*** Opening of TEXT PROVIDED ***

A little Googling informed me that nutritional yeast is often used in recipes as a cheese substitute. According to Wikipedia, it is deactivated Saccharomyces cerevisiae yeast and is free of dairy, gluten, and sugar, and low in sodium and fat. It is a complete protein and is often fortified with Vitamin B12. On average, 2 tablespoons provides 60 Calories, 5 g of carbohydrates (of which 4 g of fibre), and 9 g of protein.
Nutritional yeast is different from yeast extract (like Marmite), which is a yeast autolysate (i.e. the yeasts' endogenous digestive enzymes have broken its amino acids down into simpler compounds). Nutritional yeast is made by growing it in a glucose medium for several days, then deactivating (killing) it with heat, and harvesting, washing, and drying it.
While its smell brings me back to streak-plating in the microbiology lab, its flavour is quite appealing. A small amount is all it takes to provide a nutty cheesy flavour -- with the same savoury satisfaction as sodium or MSG. I'd like to try it in mashed potatoes and on popcorn, but since I had to work with what I had in my cupboards, I decided to start by making nutritional yeast pasta.

*** Close of TEXT PROVIDED ***

_WORK INSTRUCTION A_. In the text about nutritional yeast, how much protein do 2 tablespoons provide on average?
_WORK INSTRUCTION B_. Continue the text about nutritional yeast from where it stops.

*** Opening of SUPPLIED RECORDS ***

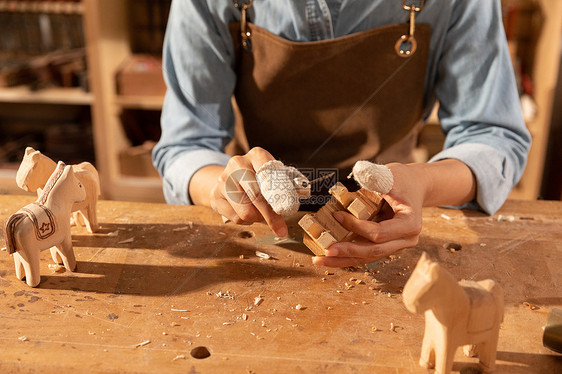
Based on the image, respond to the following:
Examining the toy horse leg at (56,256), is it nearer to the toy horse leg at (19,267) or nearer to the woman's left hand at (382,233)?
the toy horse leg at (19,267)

*** Close of SUPPLIED RECORDS ***
*** Opening of SUPPLIED RECORDS ***

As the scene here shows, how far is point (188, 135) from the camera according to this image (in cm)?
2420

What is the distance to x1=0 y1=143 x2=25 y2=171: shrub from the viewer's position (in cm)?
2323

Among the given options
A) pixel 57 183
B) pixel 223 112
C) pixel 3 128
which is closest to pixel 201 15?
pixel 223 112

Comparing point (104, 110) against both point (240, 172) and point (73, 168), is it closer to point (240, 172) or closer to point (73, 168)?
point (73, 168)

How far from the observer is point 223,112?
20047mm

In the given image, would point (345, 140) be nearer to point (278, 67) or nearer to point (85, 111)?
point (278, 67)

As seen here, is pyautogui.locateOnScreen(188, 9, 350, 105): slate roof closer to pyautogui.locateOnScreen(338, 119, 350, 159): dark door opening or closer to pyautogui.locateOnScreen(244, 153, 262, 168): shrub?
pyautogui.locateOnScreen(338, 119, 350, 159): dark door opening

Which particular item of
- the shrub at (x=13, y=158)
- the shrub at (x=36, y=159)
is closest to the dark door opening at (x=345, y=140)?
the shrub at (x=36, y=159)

*** Close of SUPPLIED RECORDS ***
*** Opening of SUPPLIED RECORDS ***

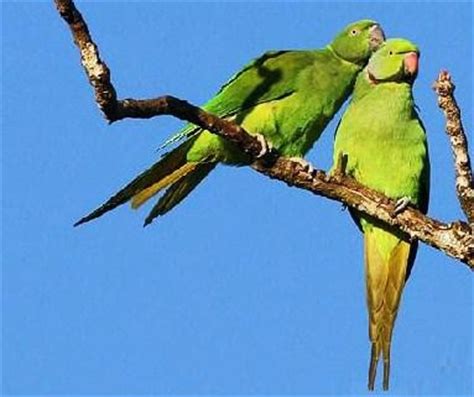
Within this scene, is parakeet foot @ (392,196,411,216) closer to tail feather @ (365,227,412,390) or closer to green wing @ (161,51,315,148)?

*** Close of SUPPLIED RECORDS ***

_RESPONSE AREA A_. 9 g of protein.

_RESPONSE AREA B_.
Nutritional Yeast Pasta
- 170 g dry pasta
- 2 eggs + a splash of milk
- 1/4 cup milk
- 1 tbsp nutritional yeast
I started by cooking and draining the pasta. Then I cracked two eggs into a bowl, whisked them with a splash of milk (for fluffiness), and scrambled them in a frying pan. In a glass dish I heated 1/4 cup of milk in the microwave, then stirred in 1 tbsp of nutritional yeast (you could use more nutritional yeast, but I was worried that the flavour would be too strong).
|simple pasta sauce: 1 tbsp nutritional yeast & 1/4 cup warm milk|
Finally, I stirred the cooked pasta and scrambled eggs into this nutritional yeast sauce. I sprinkled some extra nutritional yeast on top of my serving (to taste).
|scrambled eggs, pasta, & nutritional yeast/milk sauce|
|the final product, all stirred up|
Have you tried nutritional yeast? How do you like to use it?